If we exert an external force to compress the container, some amount of work will be transferred into the container, increasing total kinetic energy of ideal gases. In other words, the number of allowable microstates in a momentum phase space of the gases increases. On the other hand, the shirinkage of a coordinate phase space (= reduced volume) cancels out the expansion of the momentum phase space. Thus, the total number of microstates of the container does not change, resulting in no change in entropy of the container, i.e. $$dS =k_B(dln\Omega)= \frac{1}{T}(dE + PdV - \mu dN - fdX) = 0$$ since $dE = -PdV$ and $\mu dN = fdX = 0$ ($f$ and $X$ stand for generalized forces and generalized coordinates respectively). This result agrees with what we already know: $dS=0$ since $dQ_{rev}/T=0$ in an adiabatic compression of an ideal container.

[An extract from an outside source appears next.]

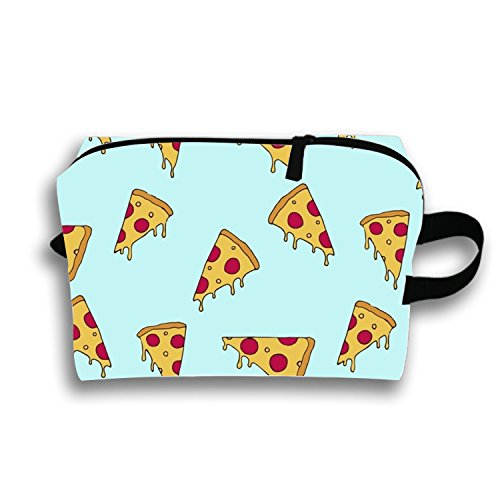 The 'Fyre Festival Of Pizza Makeup Bags Travel Toiletry Bag for womens and mens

However, suppose that we radiate an electric field to the container. The field will transfer some work to the container, assuming that the field interacts with electron density polarizations of the gases, which results in excitation of the vibrational modes. As a result, the number of allowed modes inside the container will increase and subsequently, the entropy of the container will also increase (the number of microstates rise), i.e. $$dS=k_B(dln\Omega) >0 \tag{1} \label{1} $$. However, since all work done by the electric field is equivalent to the change of the energy of the container, $$dE=fdX$$ and thus, $$dS=\frac{1}{T}(dE + PdV - \mu dN - fdX) =0 .\tag{2} \label{2}$$ Obviously, equations $\eqref{1}$ and $\eqref{2}$ are contradictory. If the generalized work has a form of $-PdV$, I do not have any problem (as illustrated above). The origin of such contradiction may result from the fact that the generalized work done by the electric field increase both the energy and the total number of allowed microstates inside the container.

How can I solve this contradiction? Shouldn't I interpret the energy transferred by the field as a work? If this is true, why? I mean, how can I judge whether an energy transferred to a system is $TdS$ (~ heat) or $fdX$ (~ work)?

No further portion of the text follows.